Review by Eddie on 03/11/2025
One of the year’s most surprising streaming hits that has managed to become one of Netflix’s most watched originals of 2025, Geeta Gandbhir’s confronting and unflinching documentary that charts Florida woman Susan Lorcincz’s increasingly volatile run-ins with her neighbours is a unique and gripping experience, even if it feels as though it missed the mark to dive deeper into a few of its unexplored or deliberately left out elements.
Told almost exclusively through 911 calls, police bodycam footage and police interviews, The Perfect Neighbor gives viewers an up close and personal view into Lorincz’s dealings with authorities and her neighbourhood across the period of multiple years as the single woman went toe to toe with many who lived in the vicinity of her home, leading to some troubling and shocking developments that hit hard when they land.
The type of experience that is best suited to be watched by its audience as blind as possible heading into it, Neighbor is a twisting and turning tale of wrong decisions, human weakness and the underlying issues at play within American society and is a film sure to spark debate amongst many who watch it about who was in the wrong, who’s at fault and how one would learn to be better from what at first appears to be nothing more than minor neighbourhood disputes that would occur on a daily basis.
Missing a chance to deeply explore backgrounds and motivations of key real-life characters at the heart of her story and also chances to get more sides to the stories that play-out here, Gandbhir’s tale may take too much of a surface level approach to its complicated story for some but there’s no denying there’s an incendiary nature at the heart of this story/documentary that is heartbreaking, important and necessary all in equal measure.
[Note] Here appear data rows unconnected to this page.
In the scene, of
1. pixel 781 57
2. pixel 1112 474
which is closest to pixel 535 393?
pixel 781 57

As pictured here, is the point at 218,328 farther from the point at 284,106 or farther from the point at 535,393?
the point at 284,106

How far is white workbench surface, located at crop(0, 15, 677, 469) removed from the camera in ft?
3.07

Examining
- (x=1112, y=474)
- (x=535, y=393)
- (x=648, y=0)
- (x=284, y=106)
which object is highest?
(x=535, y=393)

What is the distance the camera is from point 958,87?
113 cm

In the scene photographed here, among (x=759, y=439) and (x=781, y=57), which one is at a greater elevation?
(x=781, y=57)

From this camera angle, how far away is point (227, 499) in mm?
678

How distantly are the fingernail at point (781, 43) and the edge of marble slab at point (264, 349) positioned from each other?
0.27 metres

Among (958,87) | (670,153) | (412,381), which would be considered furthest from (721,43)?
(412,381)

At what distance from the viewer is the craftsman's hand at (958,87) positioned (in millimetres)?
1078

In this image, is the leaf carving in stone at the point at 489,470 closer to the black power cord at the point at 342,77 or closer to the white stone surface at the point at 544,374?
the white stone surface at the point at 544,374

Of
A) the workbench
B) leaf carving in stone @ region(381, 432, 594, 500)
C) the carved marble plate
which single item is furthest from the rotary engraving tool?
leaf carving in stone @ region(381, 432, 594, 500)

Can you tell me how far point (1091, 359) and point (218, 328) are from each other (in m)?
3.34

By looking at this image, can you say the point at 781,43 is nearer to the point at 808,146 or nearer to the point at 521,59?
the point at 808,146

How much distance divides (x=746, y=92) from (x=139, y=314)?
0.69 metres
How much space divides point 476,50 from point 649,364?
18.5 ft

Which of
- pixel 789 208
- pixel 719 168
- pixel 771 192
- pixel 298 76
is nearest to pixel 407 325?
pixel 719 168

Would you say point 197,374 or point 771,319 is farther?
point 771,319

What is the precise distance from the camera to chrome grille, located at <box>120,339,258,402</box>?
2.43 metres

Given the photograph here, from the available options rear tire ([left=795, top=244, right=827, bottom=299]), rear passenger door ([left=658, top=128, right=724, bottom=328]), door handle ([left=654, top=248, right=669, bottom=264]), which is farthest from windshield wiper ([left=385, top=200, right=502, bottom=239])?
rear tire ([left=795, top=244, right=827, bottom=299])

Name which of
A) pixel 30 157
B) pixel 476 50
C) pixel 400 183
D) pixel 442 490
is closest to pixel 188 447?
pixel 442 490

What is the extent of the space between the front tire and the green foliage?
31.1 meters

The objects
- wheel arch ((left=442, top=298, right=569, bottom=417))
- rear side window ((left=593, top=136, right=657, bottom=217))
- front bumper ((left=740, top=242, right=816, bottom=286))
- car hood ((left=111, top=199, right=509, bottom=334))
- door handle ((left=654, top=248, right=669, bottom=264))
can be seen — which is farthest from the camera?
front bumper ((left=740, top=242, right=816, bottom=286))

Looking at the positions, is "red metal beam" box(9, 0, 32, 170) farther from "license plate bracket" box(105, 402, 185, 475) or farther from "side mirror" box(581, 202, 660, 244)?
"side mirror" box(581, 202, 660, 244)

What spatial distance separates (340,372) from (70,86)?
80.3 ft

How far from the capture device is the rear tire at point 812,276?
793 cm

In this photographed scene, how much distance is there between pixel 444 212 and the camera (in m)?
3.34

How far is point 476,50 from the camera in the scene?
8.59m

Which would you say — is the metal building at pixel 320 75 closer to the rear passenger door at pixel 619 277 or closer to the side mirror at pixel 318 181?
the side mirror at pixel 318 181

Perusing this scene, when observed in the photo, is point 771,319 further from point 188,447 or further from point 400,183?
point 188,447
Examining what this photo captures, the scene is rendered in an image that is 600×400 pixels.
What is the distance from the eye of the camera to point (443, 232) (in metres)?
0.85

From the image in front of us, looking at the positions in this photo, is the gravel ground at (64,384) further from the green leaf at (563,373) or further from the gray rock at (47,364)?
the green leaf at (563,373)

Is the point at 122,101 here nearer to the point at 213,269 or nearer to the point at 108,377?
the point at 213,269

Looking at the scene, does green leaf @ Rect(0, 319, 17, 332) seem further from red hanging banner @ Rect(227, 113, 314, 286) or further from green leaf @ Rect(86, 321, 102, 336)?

There are no doubt occurrences and incidents here are outside the usual run of the mill daily dealings but there’s also a relatability and familiarity that crosses borders and barriers here making Neighbor an important feature that’s shining a light on all of us and allowing all to learn from what it explores even when it may be hard to bear or comprehend.
Final Say –
A warts and all documentary that is told in a unique way, The Perfect Neighbor may miss a few chances to provide more clarity or backstory on its subject and subject matters but it’s still a mostly gripping account of a serious of sad and unfortunate situations that one would hope aren’t to be repeated.